A gaussian distribution would be perfect but heavy; you may divide the distance in tree ranges: near (always wake), far (never wake), middle (chance to wake).
In the latter case you can degrade the wake probablity from 1 at the "near" end and 0 to the "far" end; a sigma interpolation would be good but chances are that you will not notice the difference beteen sigma and linear interpolation...
When you are in the "middle" range roll a dice at each shoot and see what happens.
To add a little thrill you may consider to make the waking up monster to scream so they may advise others slipping neighbors using the same model (play a scream sample would be nice)
The distance can be measured in terms of difference of positions or by casting a ray and summing up the "impedence" of each tile crossed (empty space:low impedence, concrete wall:high impedence). In the latter case the "impedence" can be seen as a lenght measure.
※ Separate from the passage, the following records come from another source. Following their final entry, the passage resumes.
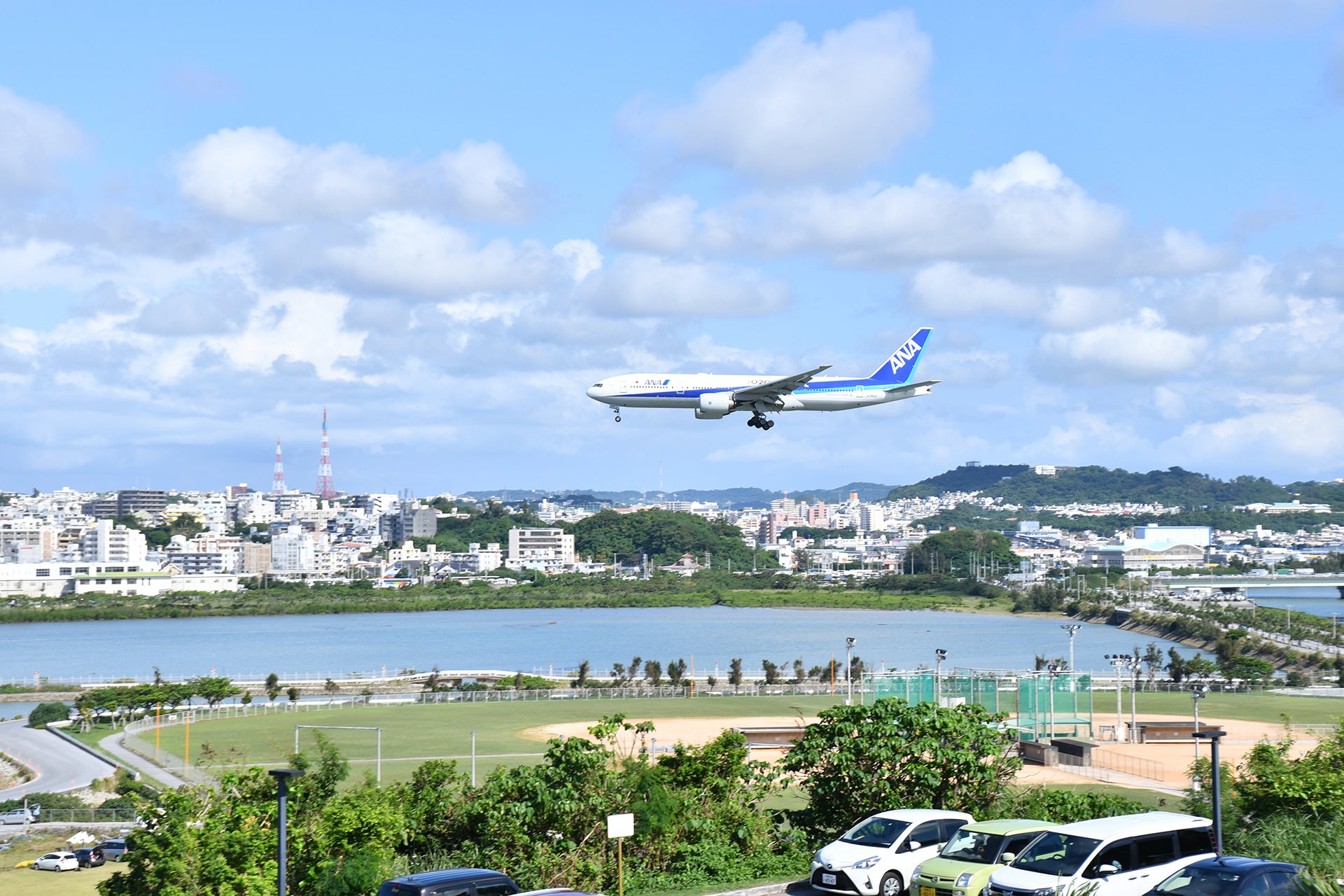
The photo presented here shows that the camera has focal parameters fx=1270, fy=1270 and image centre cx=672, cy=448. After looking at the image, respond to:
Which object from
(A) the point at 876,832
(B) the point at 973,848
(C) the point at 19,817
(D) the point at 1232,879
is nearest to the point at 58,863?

If your monsters don't go around when sleepping, you can consider to take the opposite way by precomputing the sensitive zones for each slepping monster (I suggest you to do this way).
If you want to precompute you may take all the tiles within the audible radius (the radius the moster can perceive with non-zero probability in empty space). For each tile you compute the distance and thus the probablity to wake up the moster standing in this tile.
If the number of tiles are small you may store these results; if not you can summarize these values using macrotiles: 2x2 3x3 and so on tiles wide areas. For each area you associate a chance value that is the average of the chances computed in that area.
The macrotile approach has the advantage to be simple to compute (4x4 macrotile coordinates are the current tile coordinates divided by four), but they may be inaccurate if a macrotile crosses a wall or when there is a large variance between the probablity values of the tiles that make up the macrotile.
If you think that the macrotiles are too rough than you have to tink about a clusterization algorithm and consequently to store those cluster in a more flexible way (a way that is a little harder to compute at run time)
Using a precomputing strategy you can use a better sound propagation model: using the "impedence" model I gave you, you can compute the shortest path and use the shortest path length as distance.
Immagine that the player is in a empty room and between him and the sleeping enemy there is just a single tile wide concrete soundproof wall, using the ray approach you will compute a large "impedence" instance but using the shortest path the sound will "travel" circumventing the wall, stretching a bit the path but strongly decreasing the impedance.